«Die Chinesen studieren uns sehr genau»
Chinamorgen an der Stiftsschule Einsiedeln letzten Freitag
Auf Einladung des Ergänzungsfaches «Geopolitik» diskutierte am letzten Freitag der Journalist Pascal Nufer mit den Schülerinnen und Schülern der 4. bis 6. Klassen der Stiftsschule über seine Erfahrungen in und mit China.
Pascal Nufer ist langjähriger Auslandsredaktor und Chinakorrespondent von Schweizer Radio SRF und hat neben seinen Beiträgen für die Informationssendung auch eine mehrteilige Fernsehdokumentation über das Land gedreht.
Zusammen mit drei Schülern ging er der Frage nach, wie wir Europäer China sehen, wo es verzerrte Wahrnehmungen gibt und wo die Herausforderungen für Europa liegen. Mit Hilfe einer Anekdote illustrierte er das heutige Selbstverständnis Chinas. Eine chinesische Studentin in der Provinz habe ihm auf die Frage, wieso sie nach Euro-pa wolle, geantwortet: «Ich will Europa sehen, solange es noch steht.» Hintergrund waren die Turbulenzen, in denen die südlichen Länder im Zuge der Finanzkrise nach 2008 steckten. In China herrsche die vom Regime verbreitete Überzeugung, dass der Westen mit seiner Demokratie und seinen liberalen Werten ein Auslaufmodell sei und vom überlegenen, effizienten chinesischen System als künftiges Rollenmodell abgelöst werde.

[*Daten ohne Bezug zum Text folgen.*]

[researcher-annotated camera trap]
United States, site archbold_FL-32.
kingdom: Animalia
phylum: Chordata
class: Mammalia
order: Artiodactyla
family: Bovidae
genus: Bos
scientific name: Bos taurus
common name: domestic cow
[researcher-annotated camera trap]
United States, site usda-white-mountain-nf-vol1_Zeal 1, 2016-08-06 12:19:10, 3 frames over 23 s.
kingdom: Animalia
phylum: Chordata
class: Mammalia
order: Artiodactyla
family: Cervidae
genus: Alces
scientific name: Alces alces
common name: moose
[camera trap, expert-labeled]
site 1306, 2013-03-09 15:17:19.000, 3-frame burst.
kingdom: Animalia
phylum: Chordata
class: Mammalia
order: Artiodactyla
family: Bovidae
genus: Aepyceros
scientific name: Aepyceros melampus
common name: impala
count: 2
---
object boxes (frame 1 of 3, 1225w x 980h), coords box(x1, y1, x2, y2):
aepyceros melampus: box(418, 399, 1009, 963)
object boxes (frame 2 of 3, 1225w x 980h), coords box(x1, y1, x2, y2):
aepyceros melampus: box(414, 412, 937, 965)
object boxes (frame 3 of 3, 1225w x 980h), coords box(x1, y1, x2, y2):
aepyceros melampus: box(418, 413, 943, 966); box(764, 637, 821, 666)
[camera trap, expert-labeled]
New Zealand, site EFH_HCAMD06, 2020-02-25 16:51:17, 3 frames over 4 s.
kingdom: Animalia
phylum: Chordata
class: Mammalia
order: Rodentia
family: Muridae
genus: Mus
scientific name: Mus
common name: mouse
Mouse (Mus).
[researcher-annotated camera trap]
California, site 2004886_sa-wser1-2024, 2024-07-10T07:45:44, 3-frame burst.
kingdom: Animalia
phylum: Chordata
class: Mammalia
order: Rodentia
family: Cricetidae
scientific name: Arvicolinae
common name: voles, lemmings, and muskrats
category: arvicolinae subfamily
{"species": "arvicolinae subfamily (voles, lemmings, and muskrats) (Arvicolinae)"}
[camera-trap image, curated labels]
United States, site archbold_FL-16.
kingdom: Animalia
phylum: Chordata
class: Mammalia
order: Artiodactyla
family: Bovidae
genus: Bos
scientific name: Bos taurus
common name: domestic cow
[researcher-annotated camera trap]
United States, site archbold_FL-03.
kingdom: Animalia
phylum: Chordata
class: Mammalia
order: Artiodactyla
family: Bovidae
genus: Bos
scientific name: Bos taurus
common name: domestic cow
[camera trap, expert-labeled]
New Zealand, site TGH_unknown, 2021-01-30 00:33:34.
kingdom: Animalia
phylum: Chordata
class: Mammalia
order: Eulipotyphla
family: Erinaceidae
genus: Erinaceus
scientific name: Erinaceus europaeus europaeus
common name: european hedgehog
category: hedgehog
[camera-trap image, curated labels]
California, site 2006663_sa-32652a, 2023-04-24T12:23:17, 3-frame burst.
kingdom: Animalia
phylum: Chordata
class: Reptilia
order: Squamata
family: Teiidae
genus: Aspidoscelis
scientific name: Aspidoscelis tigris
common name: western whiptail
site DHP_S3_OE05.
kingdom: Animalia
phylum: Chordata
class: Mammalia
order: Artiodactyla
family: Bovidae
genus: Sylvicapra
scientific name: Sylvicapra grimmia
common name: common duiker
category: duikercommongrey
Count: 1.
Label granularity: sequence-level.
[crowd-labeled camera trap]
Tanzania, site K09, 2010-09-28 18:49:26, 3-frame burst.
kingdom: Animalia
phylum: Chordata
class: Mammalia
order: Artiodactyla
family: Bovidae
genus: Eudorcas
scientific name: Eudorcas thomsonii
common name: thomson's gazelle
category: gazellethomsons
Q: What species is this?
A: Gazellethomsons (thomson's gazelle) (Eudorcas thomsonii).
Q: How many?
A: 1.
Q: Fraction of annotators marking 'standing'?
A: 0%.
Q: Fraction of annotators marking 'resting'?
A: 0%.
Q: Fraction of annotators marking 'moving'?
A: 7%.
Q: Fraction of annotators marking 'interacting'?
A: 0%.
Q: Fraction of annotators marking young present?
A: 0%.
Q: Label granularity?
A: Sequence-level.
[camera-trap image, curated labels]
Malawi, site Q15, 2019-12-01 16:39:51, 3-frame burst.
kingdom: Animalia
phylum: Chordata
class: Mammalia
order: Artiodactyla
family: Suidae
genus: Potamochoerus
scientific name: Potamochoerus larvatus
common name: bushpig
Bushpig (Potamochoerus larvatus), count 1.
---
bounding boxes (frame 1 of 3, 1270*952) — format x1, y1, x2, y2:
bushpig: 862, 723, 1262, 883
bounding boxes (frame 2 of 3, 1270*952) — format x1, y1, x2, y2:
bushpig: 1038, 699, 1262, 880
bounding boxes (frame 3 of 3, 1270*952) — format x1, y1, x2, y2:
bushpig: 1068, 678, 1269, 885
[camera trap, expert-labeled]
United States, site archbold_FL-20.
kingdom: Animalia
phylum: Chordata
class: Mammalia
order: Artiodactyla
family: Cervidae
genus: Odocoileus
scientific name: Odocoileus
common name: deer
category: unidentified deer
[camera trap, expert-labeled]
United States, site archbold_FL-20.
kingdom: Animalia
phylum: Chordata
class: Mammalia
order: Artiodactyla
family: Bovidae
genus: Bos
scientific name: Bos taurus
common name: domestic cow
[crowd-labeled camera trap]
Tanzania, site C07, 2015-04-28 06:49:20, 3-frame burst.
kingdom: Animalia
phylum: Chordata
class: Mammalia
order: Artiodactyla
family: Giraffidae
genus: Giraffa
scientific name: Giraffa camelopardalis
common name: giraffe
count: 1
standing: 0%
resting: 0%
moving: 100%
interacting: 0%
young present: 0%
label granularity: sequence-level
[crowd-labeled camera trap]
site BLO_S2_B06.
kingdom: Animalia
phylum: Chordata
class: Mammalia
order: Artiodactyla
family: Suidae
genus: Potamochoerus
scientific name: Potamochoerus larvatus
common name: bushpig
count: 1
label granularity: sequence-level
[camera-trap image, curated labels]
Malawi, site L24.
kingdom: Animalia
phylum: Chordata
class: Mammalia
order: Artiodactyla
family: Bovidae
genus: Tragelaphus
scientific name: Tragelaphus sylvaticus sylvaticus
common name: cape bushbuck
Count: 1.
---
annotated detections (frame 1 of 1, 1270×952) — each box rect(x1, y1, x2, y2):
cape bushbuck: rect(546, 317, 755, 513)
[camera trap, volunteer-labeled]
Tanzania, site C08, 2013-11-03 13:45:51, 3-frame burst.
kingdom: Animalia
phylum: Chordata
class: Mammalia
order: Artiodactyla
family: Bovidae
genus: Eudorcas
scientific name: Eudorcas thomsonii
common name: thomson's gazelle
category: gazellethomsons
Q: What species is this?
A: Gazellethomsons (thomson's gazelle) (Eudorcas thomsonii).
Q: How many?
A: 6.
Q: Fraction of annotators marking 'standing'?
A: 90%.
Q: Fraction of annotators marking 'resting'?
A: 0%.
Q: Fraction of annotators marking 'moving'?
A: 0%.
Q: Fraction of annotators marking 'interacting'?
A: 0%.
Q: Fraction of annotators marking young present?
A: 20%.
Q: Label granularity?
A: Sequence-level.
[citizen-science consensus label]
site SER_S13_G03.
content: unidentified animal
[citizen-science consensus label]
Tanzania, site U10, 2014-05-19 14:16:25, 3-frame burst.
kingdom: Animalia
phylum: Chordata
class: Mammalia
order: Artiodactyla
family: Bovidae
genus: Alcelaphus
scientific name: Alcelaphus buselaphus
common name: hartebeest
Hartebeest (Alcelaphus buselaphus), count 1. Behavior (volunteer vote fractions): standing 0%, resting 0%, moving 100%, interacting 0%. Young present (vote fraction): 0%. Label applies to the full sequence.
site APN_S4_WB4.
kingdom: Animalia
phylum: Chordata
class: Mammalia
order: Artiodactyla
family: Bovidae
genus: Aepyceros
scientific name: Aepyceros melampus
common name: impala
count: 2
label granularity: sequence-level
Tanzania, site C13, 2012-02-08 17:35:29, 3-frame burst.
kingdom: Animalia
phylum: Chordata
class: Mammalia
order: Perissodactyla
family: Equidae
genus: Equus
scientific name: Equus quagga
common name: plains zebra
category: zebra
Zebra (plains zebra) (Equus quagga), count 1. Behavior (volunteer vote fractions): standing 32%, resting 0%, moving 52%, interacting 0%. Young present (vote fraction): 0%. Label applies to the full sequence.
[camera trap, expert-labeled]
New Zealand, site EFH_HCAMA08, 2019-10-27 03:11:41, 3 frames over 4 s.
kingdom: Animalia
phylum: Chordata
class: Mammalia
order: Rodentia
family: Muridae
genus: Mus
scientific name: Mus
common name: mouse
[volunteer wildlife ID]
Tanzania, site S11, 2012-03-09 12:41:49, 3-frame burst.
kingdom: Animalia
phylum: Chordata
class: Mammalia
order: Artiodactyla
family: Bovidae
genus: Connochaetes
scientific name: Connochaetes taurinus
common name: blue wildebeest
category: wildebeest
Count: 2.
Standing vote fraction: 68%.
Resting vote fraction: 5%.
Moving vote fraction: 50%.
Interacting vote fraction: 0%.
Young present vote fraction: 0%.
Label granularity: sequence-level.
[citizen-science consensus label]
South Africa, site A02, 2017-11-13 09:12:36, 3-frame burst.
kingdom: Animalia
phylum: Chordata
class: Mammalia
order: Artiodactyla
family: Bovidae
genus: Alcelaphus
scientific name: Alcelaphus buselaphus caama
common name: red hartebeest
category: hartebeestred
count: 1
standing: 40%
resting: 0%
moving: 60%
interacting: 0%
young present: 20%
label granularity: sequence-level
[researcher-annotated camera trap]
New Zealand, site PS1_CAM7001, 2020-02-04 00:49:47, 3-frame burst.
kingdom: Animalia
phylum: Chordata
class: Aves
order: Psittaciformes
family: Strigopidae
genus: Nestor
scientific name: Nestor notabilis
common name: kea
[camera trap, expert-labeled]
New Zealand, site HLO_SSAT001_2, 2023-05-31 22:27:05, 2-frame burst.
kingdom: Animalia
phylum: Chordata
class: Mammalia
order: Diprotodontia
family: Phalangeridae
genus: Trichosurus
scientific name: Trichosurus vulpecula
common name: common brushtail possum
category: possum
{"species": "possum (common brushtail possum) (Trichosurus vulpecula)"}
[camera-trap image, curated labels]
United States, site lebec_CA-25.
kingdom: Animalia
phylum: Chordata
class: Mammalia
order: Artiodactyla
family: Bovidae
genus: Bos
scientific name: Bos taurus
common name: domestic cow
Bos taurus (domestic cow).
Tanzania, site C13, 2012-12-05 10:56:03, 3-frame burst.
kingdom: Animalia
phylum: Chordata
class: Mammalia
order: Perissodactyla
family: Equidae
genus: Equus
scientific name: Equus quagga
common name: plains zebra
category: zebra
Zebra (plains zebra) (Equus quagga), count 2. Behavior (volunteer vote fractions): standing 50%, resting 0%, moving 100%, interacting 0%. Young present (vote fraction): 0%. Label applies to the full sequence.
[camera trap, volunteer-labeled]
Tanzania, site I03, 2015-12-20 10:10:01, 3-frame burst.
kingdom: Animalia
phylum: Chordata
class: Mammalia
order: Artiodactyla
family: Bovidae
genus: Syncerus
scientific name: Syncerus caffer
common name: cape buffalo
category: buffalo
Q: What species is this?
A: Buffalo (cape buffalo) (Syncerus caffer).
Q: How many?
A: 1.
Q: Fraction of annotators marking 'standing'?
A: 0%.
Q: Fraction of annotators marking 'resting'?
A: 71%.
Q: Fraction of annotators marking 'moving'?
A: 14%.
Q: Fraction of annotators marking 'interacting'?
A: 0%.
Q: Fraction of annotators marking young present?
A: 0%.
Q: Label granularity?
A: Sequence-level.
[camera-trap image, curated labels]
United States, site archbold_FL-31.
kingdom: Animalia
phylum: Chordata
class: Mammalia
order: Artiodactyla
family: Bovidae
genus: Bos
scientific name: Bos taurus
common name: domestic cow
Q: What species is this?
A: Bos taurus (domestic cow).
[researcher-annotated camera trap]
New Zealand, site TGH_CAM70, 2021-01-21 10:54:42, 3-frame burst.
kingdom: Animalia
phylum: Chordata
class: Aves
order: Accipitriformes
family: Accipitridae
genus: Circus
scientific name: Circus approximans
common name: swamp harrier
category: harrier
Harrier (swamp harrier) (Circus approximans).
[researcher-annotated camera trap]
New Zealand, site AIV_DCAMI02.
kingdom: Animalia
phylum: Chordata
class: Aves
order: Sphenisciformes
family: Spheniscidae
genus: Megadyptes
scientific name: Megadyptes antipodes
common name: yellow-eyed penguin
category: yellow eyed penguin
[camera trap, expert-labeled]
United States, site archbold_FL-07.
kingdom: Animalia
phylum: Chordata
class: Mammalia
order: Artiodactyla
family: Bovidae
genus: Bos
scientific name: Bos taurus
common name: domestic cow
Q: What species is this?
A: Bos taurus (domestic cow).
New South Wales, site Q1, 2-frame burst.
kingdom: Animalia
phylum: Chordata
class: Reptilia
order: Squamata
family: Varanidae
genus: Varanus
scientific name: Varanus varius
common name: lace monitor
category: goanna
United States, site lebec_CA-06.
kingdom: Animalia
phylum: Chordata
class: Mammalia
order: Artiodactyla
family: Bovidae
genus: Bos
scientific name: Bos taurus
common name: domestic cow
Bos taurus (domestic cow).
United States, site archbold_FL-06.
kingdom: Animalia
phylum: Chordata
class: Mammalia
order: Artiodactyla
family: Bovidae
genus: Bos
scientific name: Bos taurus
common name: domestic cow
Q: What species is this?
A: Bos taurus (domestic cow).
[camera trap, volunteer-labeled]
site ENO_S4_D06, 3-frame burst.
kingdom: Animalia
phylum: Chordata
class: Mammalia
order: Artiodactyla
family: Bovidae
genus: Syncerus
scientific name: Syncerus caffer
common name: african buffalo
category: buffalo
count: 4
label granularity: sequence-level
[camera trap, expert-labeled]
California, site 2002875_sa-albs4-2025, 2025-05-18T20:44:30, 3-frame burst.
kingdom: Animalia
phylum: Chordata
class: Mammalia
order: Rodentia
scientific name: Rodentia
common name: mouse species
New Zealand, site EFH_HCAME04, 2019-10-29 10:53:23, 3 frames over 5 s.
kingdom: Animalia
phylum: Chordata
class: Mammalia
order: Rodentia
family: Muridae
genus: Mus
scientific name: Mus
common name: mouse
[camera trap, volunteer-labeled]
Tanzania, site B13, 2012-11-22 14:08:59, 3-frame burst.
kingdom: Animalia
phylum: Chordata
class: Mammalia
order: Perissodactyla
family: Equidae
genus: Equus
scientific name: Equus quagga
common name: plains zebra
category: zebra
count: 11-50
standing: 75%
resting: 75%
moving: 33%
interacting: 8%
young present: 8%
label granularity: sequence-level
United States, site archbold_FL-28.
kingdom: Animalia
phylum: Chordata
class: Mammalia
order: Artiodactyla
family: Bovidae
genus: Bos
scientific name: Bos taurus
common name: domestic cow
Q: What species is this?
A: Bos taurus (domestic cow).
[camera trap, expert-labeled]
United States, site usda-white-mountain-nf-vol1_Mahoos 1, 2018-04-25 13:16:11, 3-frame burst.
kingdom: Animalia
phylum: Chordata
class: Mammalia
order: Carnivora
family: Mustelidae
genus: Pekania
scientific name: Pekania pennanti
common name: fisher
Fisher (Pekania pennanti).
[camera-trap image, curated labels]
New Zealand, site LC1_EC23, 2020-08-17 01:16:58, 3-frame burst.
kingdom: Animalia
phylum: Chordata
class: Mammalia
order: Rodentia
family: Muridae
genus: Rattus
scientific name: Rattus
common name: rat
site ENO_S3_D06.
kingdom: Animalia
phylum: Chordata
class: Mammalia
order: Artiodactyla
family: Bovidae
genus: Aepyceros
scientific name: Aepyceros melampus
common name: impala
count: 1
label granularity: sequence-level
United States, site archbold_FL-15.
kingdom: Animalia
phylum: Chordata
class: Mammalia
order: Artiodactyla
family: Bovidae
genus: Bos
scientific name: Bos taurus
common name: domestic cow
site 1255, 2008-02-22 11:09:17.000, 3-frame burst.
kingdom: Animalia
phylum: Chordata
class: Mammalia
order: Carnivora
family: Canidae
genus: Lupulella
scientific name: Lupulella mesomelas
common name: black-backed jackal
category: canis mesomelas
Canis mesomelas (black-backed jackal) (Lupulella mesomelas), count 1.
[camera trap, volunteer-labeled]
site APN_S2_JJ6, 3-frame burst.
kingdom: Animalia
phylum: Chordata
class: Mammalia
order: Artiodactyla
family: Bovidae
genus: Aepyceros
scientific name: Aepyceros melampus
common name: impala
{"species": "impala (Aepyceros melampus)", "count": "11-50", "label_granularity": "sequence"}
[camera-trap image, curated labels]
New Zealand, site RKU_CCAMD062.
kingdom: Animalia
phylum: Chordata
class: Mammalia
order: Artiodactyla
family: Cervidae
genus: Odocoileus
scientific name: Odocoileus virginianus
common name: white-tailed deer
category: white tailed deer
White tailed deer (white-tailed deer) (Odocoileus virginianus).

Vom Staat überwacht In einem zweiten Teil illustrierte Pascal Nufer den Lernenden eindrücklich, wozu der chinesische Überwachungsstaat fähig ist und was das mit einer Gesellschaft macht. Im sogenannten «social credit system» bekommen Bürger Punkte, für braves Verhalten im Sinne der Regierung werden Punkte zugeteilt oder eben abgezogen. Wer zu wenig Punkte hat, müsse im Alltag mit Strafmassnahmen rechnen, dass er oder sie zum Beispiel keine Zugtickets mehr kaufen könne oder ihm respektive seinen Kindern die Ausbildung an der Universität verweigert werde. Das System sei völlig intransparent und der chinesische Bürger habe keine Möglichkeit, sich irgendwie dagegen zu wehren.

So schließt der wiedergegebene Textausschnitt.